Fuori dai calcoli del Plafond e dallo Status di esportatore abituale le fatture delle operazioni extraterritoriali
Il nuovo testo dell’art. 21, con effetto dal 1° gennaio 2013, prevede, nel comma 6-bis, l’estensione dell’obbligo di fatturazione alle operazioni non soggette all’Iva ai sensi degli artt. 7; 7 bis e 7-ter, se effettuate da soggetti passivi stabiliti nel territorio dello stato:
a) cessioni di beni e prestazioni di servizi (escluse le operazioni creditizie, assicurative e finanziarie indicate ai nn. 1, 2, 3, 4 e 9 dell’art. 10, dpr 633/72) effettuate nei confronti di un soggetto passivo che è debitore dell’imposta in un altro stato membro dell’Ue
b) cessioni di beni e prestazioni di servizi che si considerano effettuate fuori dell’Ue.
In conseguenza dell’assoggettamento all’obbligo di fatturazione, queste operazioni saranno soggette anche a registrazione/dichiarazione e concorreranno alla determinazione del volume d’affari (il quale, ai sensi del primo comma dell’art. 20 del dpr 633/72, comprende le operazioni effettuate, «registrate o soggette a registrazione» con riferimento ad un anno solare).
- - -
▸ **Esercizio assegnato 1**: Nel brano sulla fatturazione delle operazioni extraterritoriali, da quale data ha effetto il nuovo testo dell'art. 21?
▸ **Esercizio assegnato 2**: Continua il brano sulla fatturazione delle operazioni extraterritoriali, partendo dopo la sua ultima frase.

▸ **Segmento di dati**:
- - -
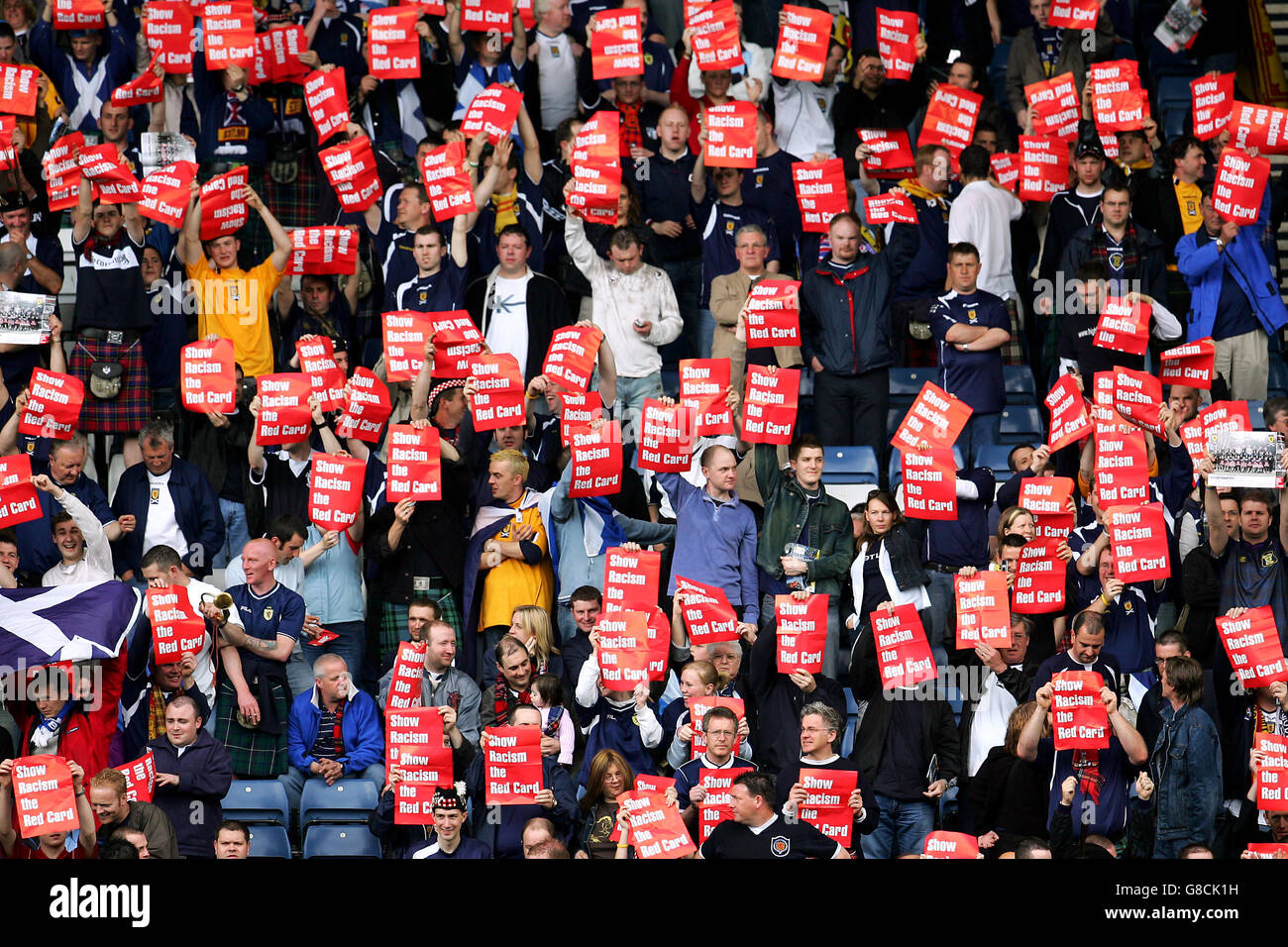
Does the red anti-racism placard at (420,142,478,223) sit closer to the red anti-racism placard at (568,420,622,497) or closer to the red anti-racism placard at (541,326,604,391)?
- - -
▸ **Risposta scritta 1**: Dal 1° gennaio 2013.

▸ **Risposta scritta 2**:
Il decreto prevede inoltre la sostituzione del secondo comma dell’art. 20 citato, al fine di includere nel volume d’affari le prestazioni di servizi cosiddette «generiche» rese nei confronti di soggetti passivi stabiliti in altri paesi Ue, prestazioni che, pur sottoposte (sinora in via speciale, dal 2013 per effetto della previsione sub a) all’obbligo di fatturazione, fino ad ora sono state espressamente escluse dal volume d’affari del contribuente.
A seguito di tali modifiche, le imprese e i professionisti che effettuano cessioni e (soprattutto) prestazioni di servizi non territoriali, dal 2013 vedranno crescere l’ammontare del volume d’affari, entità che, agli effetti dell’Iva, è fondamentalmente un parametro che misura le dimensioni del contribuente, al quale sono però collegati, direttamente o indirettamente, diversi istituti.
Per fare due esempi, la possibilità di eseguire le liquidazioni con cadenza trimestrale anziché mensile è riservata ai contribuenti con volume d’affari non superiore a 400 mila ovvero 700 mila euro (a seconda della tipologia di operazioni), mentre l’accesso al nuovo regime di cassa è riservato ai contribuenti con volume d’affari non superiore a 2 milioni. L’incremento del volume d’affari renderà più selettiva la fruizione di questi regimi agevolati.
Ma gli effetti influenzeranno anche il calcolo del presupposto per il diritto al rimborso dell’Iva spettante a coloro che effettuano cessioni all’esportazione per oltre il 25% del fatturato, come pure l’ambito della comunicazione delle operazioni con soggetti di paesi «black list» (che abbraccerà le cessioni «allo stato estero»).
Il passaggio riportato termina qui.